EXERCISE INSTRUCTIONS: Find every line in the entries that contains the word "mask" and copy each of those lines.

#### ENTRIES PROVIDED ####

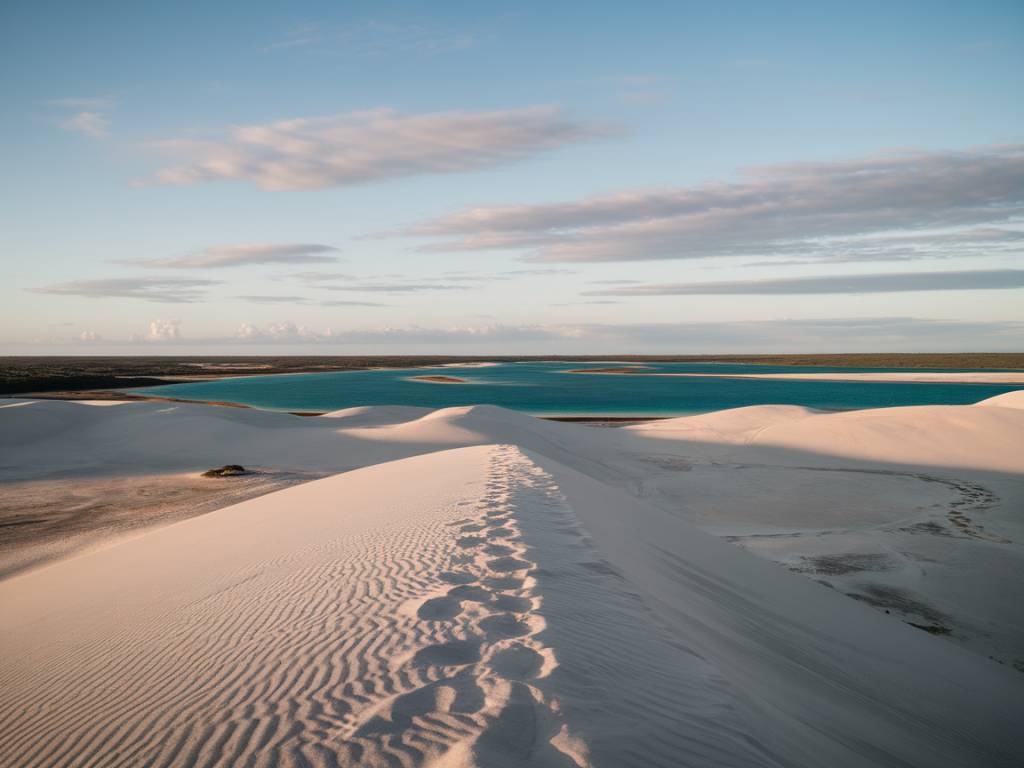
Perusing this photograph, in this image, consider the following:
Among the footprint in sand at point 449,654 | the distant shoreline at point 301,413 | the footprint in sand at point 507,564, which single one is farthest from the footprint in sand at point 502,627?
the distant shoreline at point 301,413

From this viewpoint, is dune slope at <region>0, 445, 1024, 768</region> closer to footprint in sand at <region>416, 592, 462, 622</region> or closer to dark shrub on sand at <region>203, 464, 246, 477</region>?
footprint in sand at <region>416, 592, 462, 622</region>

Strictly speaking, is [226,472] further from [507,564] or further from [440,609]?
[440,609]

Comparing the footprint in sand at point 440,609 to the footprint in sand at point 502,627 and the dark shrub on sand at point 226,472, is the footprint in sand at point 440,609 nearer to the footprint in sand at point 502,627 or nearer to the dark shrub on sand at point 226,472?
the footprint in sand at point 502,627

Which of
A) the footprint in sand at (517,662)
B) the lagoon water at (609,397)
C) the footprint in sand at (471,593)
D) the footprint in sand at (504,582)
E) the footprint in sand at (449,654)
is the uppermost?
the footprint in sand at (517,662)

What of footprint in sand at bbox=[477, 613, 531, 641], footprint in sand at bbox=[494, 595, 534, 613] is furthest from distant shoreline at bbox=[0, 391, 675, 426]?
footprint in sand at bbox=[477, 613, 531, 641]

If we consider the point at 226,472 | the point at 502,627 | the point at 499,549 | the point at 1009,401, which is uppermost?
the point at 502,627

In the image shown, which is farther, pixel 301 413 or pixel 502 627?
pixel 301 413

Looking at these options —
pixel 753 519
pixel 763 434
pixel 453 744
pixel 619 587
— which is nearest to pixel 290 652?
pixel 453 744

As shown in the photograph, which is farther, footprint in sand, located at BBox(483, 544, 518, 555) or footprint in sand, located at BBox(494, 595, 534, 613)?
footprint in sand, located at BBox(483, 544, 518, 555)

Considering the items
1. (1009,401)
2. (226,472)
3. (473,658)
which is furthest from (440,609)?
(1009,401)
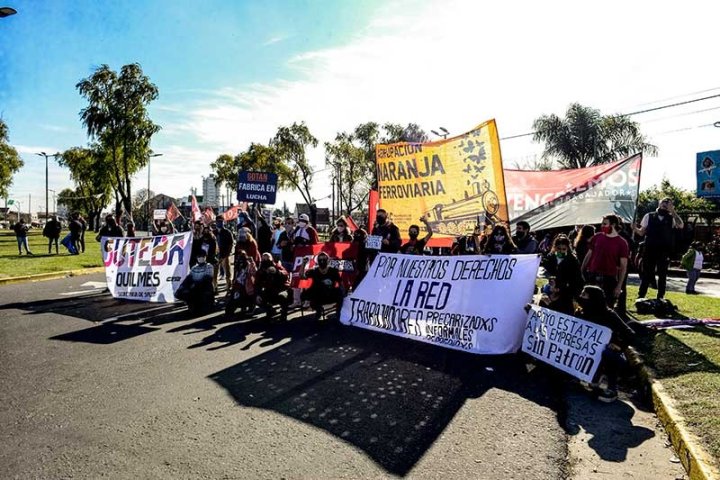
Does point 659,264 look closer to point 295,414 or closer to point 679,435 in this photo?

####
#### ENTRIES PROVIDED ####

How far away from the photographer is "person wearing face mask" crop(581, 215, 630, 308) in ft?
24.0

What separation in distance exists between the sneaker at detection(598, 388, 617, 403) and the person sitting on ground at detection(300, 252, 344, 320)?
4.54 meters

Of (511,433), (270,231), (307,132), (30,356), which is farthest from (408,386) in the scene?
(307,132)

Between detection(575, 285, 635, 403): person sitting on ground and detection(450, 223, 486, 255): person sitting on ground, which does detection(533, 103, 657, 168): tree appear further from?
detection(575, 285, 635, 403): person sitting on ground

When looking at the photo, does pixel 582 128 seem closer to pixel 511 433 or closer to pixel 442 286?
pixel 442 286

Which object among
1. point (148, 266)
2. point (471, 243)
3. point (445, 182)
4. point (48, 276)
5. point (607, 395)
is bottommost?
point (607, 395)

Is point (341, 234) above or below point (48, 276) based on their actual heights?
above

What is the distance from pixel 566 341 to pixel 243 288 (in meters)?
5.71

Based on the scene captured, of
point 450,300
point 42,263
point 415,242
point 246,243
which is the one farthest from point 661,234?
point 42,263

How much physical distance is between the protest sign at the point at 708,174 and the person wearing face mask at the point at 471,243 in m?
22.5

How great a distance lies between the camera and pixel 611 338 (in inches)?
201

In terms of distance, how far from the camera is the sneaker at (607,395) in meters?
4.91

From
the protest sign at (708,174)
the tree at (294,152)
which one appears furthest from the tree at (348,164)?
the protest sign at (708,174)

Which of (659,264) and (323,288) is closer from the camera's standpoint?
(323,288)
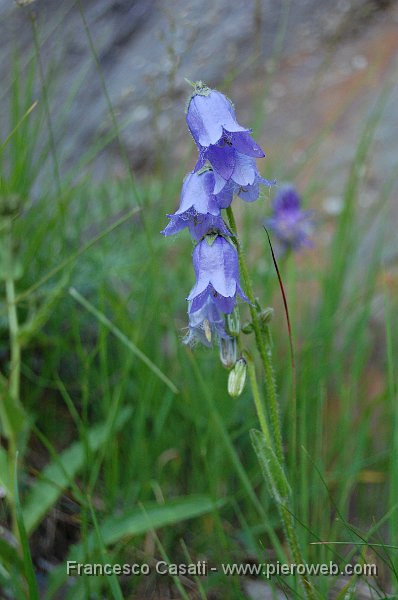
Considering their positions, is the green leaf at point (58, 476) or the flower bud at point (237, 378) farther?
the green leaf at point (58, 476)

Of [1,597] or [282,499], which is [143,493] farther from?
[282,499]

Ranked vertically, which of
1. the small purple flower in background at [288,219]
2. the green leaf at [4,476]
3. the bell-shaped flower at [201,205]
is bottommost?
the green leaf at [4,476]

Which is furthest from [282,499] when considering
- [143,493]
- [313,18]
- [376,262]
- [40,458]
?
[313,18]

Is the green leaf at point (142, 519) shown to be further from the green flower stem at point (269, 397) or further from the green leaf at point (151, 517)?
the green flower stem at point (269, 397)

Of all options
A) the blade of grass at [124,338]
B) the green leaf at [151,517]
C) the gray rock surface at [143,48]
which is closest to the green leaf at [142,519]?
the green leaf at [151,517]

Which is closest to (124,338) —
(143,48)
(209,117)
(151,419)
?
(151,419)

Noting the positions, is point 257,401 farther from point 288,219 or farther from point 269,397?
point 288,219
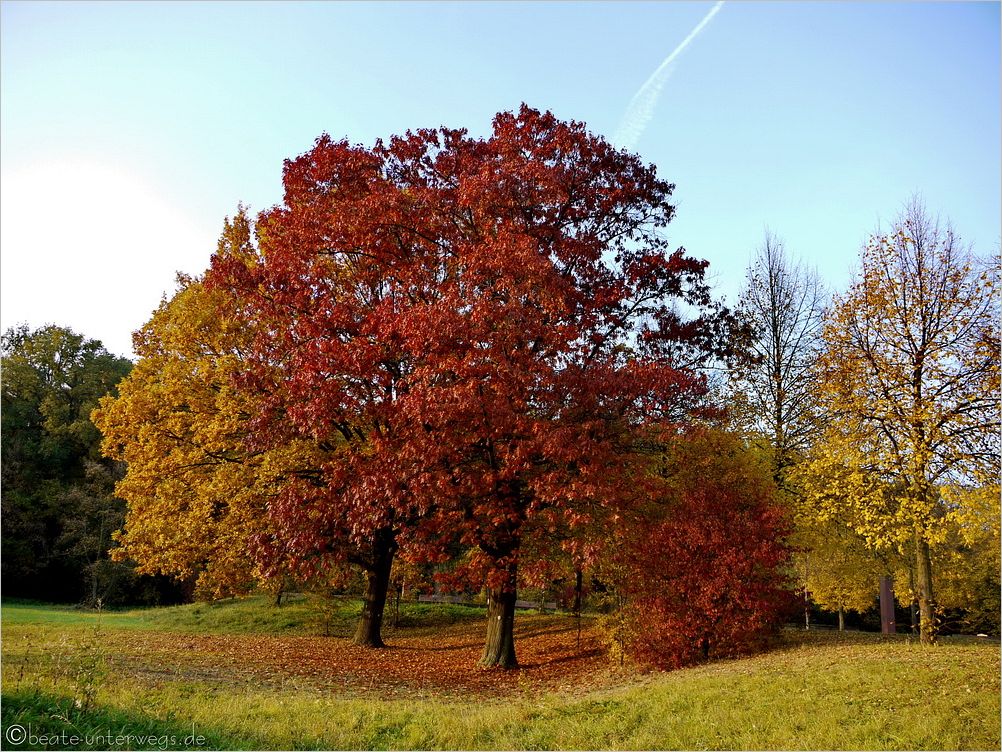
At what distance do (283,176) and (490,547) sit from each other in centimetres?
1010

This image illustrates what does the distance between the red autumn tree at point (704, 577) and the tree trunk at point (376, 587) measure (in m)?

####

EXPECTED ANSWER:
How far away from the photographer is "person wearing face mask" crop(581, 215, 630, 308) in ft?
How much physical distance is between the protest sign at the point at 708,174 and the person wearing face mask at the point at 471,243 in m?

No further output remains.